Posts Tagged ‘search’

Programming Praxis – Binary Search Tree

March 5, 2010

In today’s Programming Praxis exercise we have to implement a Binary Search Tree. Let’s get started, shall we?

We need two imports:

import Control.Monad
import System.Random

The data structure is your run-of-the-mill binary tree.

data BTree k v = Node k v (BTree k v) (BTree k v) | Empty

Finding an element is pretty straightforward. Just keep taking the correct branch until we exhaust the tree or find what we want.

find :: (k -> k -> Ordering) -> k -> BTree k v -> Maybe v
find _   _ Empty          = Nothing
find cmp k (Node k' v' l r) = case cmp k k' of EQ -> Just v'
                                               LT -> find cmp k l
                                               GT -> find cmp k r

Inserting works the same way as find: move to the correct position and insert or replace the new value.
-------
**What to work on:**
1. Reproduce the passage from the binary search tree post, starting with "In today’s Programming" and going on through "what we want.".
2. According to the binary search tree post, which two modules are imported?
3. Shorten the paragraph in the binary search tree post that begins "Finding an element is pretty straightforward" while keeping its main facts.

**Provided material:**
-------
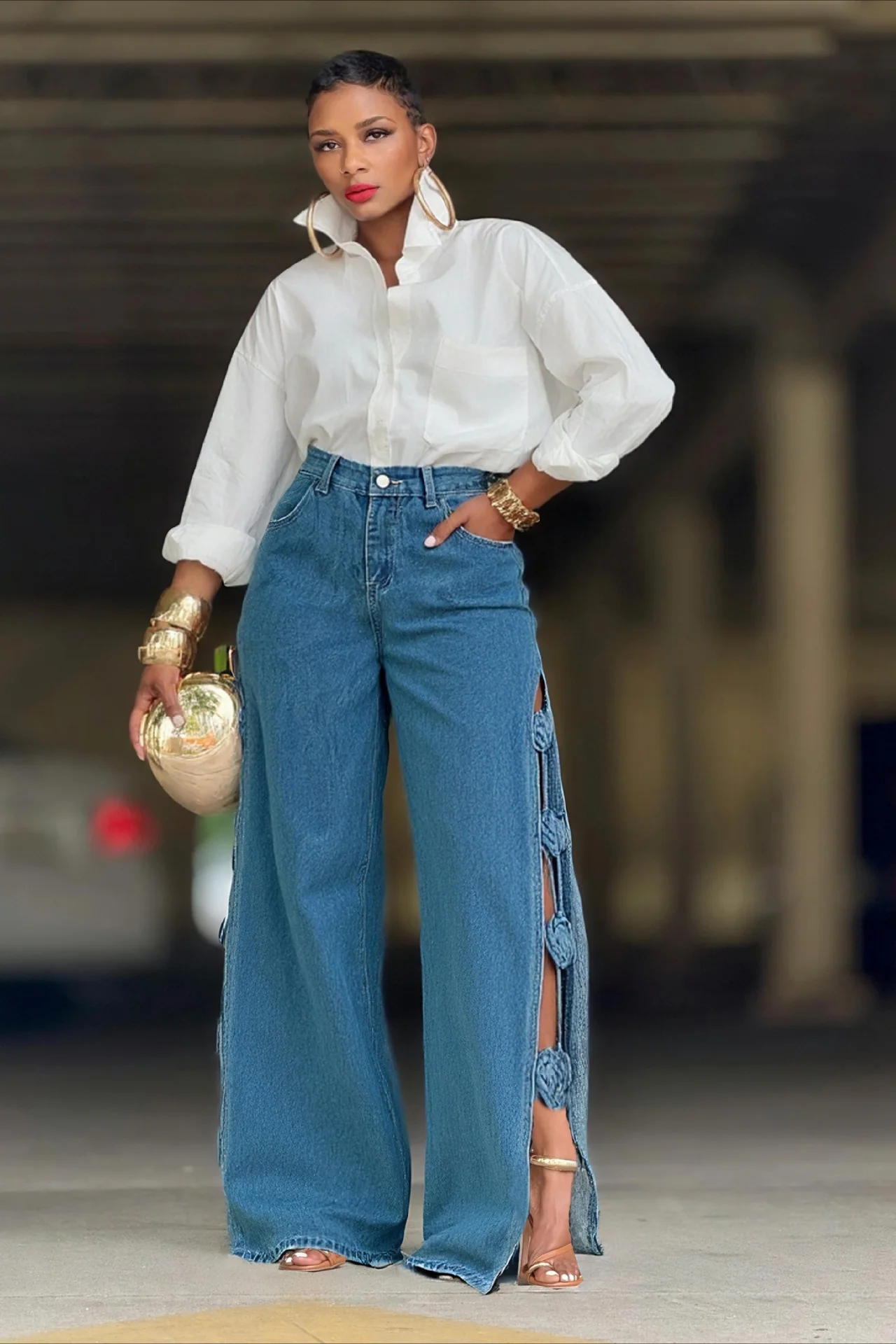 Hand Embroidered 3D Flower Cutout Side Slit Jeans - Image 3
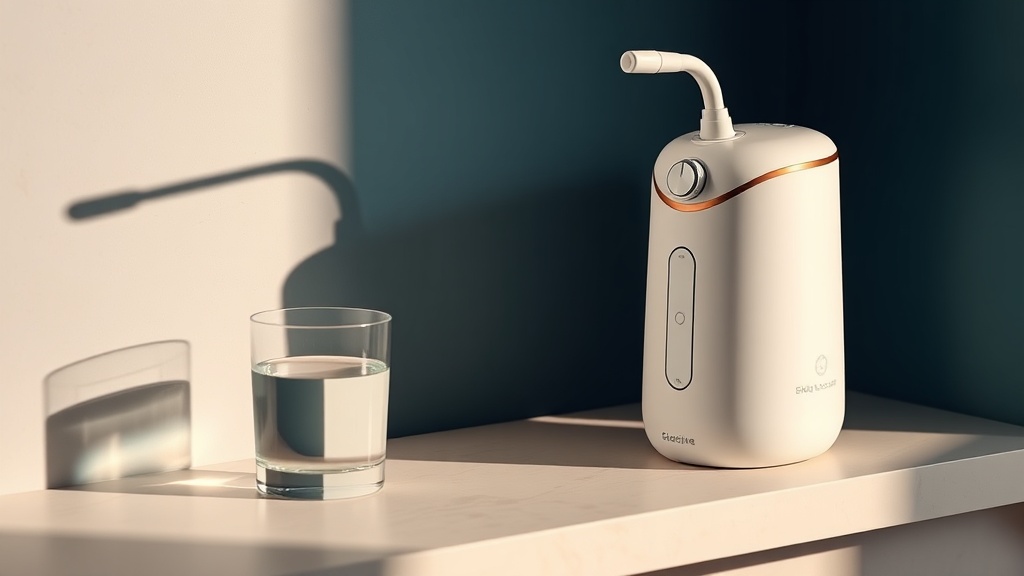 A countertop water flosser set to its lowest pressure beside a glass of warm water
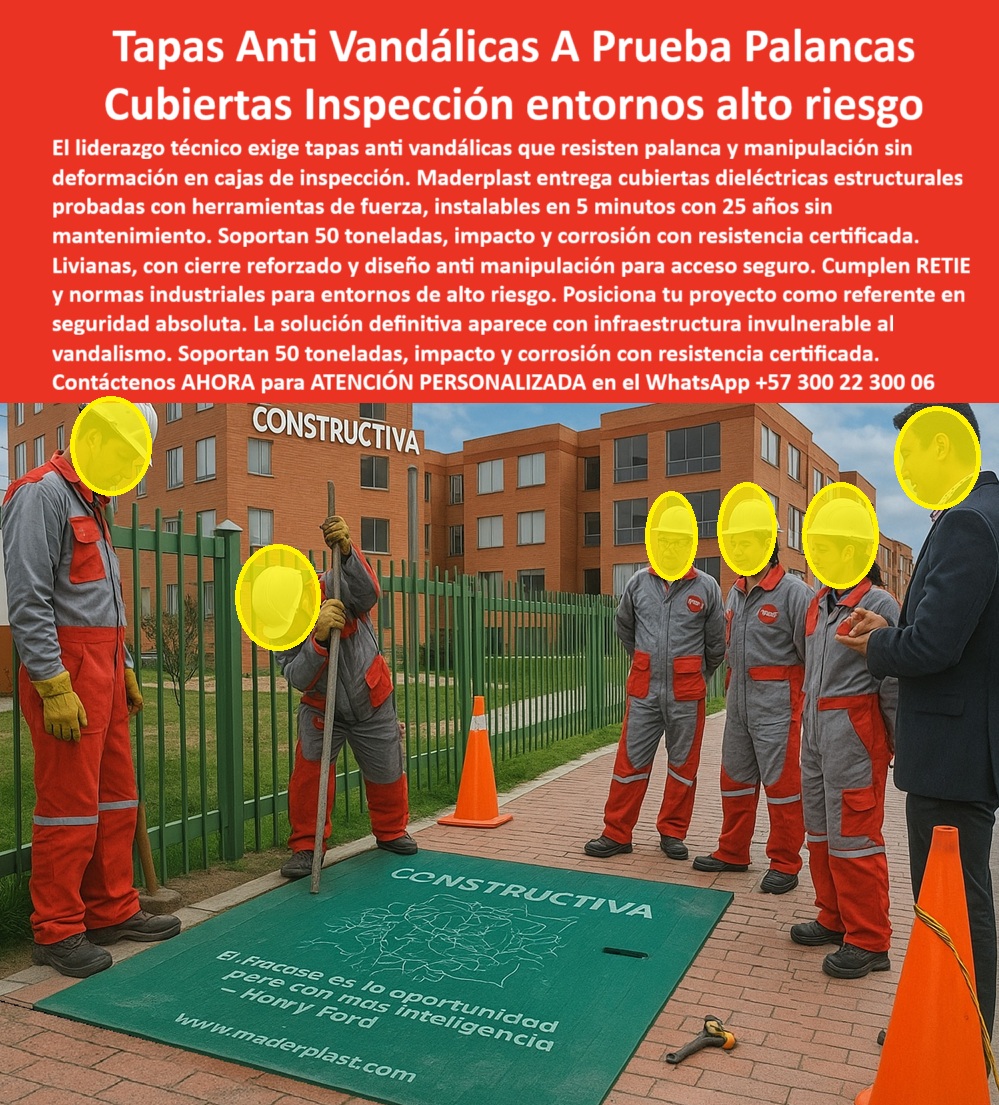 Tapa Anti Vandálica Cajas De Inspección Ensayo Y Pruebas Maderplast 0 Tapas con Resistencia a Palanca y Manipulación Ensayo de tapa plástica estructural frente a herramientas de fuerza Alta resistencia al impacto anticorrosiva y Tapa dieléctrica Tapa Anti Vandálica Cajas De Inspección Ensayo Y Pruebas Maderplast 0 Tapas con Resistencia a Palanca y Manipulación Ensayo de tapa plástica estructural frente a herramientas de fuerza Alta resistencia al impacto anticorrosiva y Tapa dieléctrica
-------
**Response list:**
1.
In today’s Programming Praxis exercise we have to implement a Binary Search Tree. Let’s get started, shall we?

We need two imports:

import Control.Monad
import System.Random

The data structure is your run-of-the-mill binary tree.

data BTree k v = Node k v (BTree k v) (BTree k v) | Empty

Finding an element is pretty straightforward. Just keep taking the correct branch until we exhaust the tree or find what we want.

2. Control.Monad and System.Random.

3. Finding an element is simple: keep following the correct branch until the tree is exhausted or the target is found.